Asymmetric encoder/decoder with a classifier head. Encoder reads the request,
no feed-forward blocks (attention + gated residuals only) for compact
representation. Decoder cross-attends to the encoder output and to a fixed
embedding of every available route (skills/tools/agents). Classifier head
emits per-route relevance scores. Top-K extraction is deterministic
tie-breaking by route ID hash. Full spec in
[`spec/architecture.md`](spec/architecture.md).

## Repository structure

```
mind-nerve/
  README.md                       this file
  ROADMAP.md                      phased delivery plan
  LICENSE.md                      Apache-2.0 architecture, weights separate
  spec/                           authoritative design documents
    architecture.md
    quality_targets.md
    integration_surface.md
  src/                            pure MIND implementation
    lib.mind
    model.mind
    inference.mind
    evidence.mind
  cli/
    main.mind                     single-binary entrypoint
  integrations/
    claude-code/                  TypeScript hook shim
    codex/                        shell hook wrapper
    mcp/                          MCP server façade
  tests/
    bit_identity/                 cross-architecture reproducibility
    accuracy/                     classification benchmarks
```

## License

The architecture, integration shims, and reference inference loop are
Apache-2.0. Trained weights are not distributed under this license; weight
distribution is handled separately under STARGA terms.

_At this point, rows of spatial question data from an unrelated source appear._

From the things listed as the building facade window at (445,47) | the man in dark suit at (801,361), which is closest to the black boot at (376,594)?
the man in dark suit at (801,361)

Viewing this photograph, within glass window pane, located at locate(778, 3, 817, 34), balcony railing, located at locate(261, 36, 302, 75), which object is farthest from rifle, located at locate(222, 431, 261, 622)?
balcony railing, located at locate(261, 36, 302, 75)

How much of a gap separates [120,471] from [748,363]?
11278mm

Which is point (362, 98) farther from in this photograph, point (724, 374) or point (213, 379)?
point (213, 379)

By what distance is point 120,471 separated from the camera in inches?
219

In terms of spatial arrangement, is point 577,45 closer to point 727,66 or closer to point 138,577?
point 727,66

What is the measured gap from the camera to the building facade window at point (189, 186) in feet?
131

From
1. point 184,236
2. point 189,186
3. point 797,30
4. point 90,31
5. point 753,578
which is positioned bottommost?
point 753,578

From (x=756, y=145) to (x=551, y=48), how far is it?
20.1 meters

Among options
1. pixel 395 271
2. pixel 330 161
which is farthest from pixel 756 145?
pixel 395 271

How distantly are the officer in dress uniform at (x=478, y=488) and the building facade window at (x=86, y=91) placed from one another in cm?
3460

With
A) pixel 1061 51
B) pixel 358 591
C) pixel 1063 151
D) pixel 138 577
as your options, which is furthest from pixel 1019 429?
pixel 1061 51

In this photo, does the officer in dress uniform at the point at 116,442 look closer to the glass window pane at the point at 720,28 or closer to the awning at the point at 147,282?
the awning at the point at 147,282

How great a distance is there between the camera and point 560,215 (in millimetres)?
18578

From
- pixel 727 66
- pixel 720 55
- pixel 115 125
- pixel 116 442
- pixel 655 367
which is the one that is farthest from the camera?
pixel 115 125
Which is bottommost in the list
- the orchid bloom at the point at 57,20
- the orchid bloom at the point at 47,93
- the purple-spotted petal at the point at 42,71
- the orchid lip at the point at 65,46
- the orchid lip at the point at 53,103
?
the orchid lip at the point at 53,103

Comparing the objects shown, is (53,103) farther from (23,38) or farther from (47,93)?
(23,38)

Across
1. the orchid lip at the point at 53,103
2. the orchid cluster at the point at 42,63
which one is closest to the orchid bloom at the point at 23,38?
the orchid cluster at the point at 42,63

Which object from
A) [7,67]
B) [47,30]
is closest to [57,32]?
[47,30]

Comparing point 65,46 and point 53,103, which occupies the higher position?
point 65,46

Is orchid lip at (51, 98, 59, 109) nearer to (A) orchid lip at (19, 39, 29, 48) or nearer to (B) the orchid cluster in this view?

See [`LICENSE.md`](LICENSE.md) for the full split.

## Dependencies

- `mind-runtime` — provides the 18-backend lowering matrix
- `mind-mem` (optional) — consumes mind-nerve preselection for tool routing

No third-party machine learning framework dependency. No PyTorch, no ONNX,
no TensorFlow in the inference path. Pure MIND end-to-end.